** Problem set **
1. Please rewrite the paragraph beginning "Today, I was freezing" from the forum post below about photographing a Kindle outdoors as a short bulleted list that keeps its main facts.
2. Answer these questions using the forum post below about photographing a Kindle outdoors.
(a) Which device does the poster call the Kindle's "big sister"?
(b) Where does the poster sit to read in the background shot?
(c) What case is the Kindle in?

** Passage for review **
--
# Kindle in the Wild Pics.....



## ValeriGail (Jan 21, 2010)

Today, I was freezing and feeling all yucky... and to my surprise, it was warmer outside than it was in my house!!! So, baby girl (who is 4) and I spent the afternoon outside. She got to dig in the dirt and chase the dogs, and I got to read in the sun! After a bit I realized, hey! This is a great picture time for the kindle!! I hadn't had a chance yet to snap any pics.. so, Here are a few of my kindle out in the wild! (and I live on acreage surounded by even more acreage, so you can really call this the wild, or the woods.. which ever you prefer! HAHA)

Kindle and its big sister, my Iphone.. neither are ever far away from each other or from me! 









Wanted to get the background in to show how nice and peaceful it is to sit on my back porch and read.. this is the first chance I've had to do this since getting my kindle, and its even MUCH better than with a DTB. Much much much better. And, of course, better than the iphone which I would not be able to see in such wonderful sunlight!









Full shot of the kindle.. it is in the JavoEdge Lumberjack case, which I love. I'm a very "nature" type of person (duh, I chose to live in the middle of nowhere surrounded by trees)
--
** Data for review **

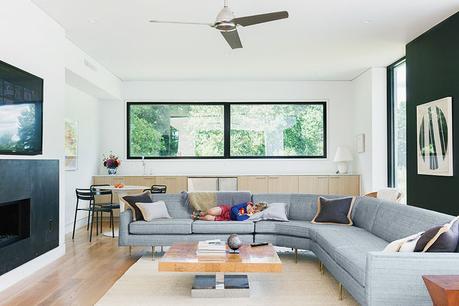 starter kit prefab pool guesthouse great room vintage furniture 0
--
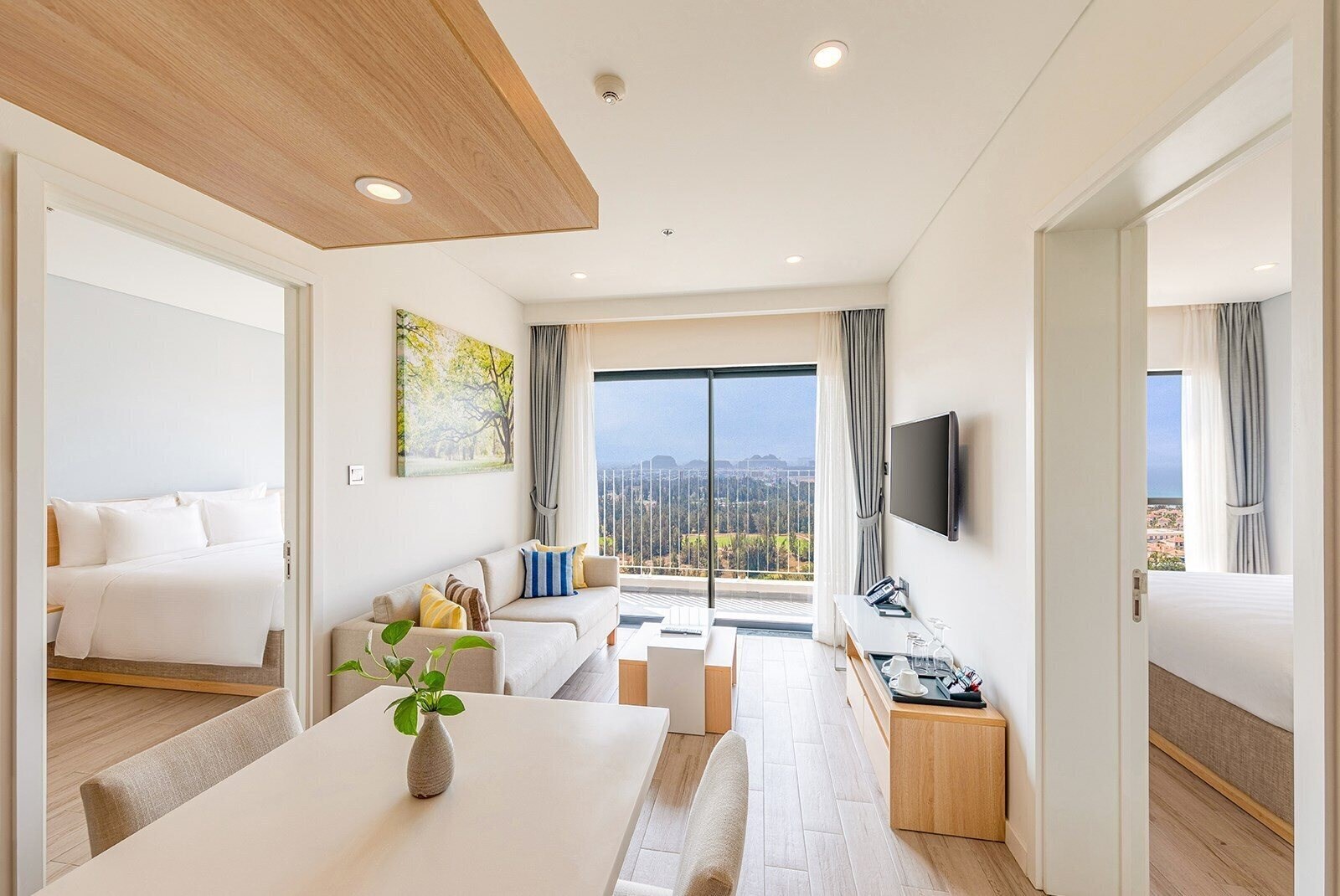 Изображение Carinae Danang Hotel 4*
--
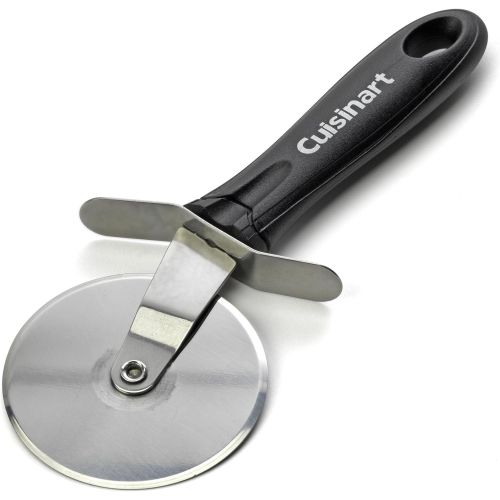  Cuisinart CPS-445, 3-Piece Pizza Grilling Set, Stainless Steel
--
** Task results **
1.
- The writer felt cold and unwell indoors and found it warmer outside than in the house.
- The writer and a four-year-old daughter spent the afternoon outside.
- The daughter dug in the dirt and chased the dogs while the writer read in the sun.
- The writer hadn't yet taken any pictures of the Kindle and saw this as a good time to do so.
- The writer took a few photos of the Kindle "out in the wild."
- The home is on acreage surrounded by more acreage, so the setting can be called the wild or the woods.

2.
(a) The poster's iPhone.
(b) On the back porch.
(c) The JavoEdge Lumberjack case.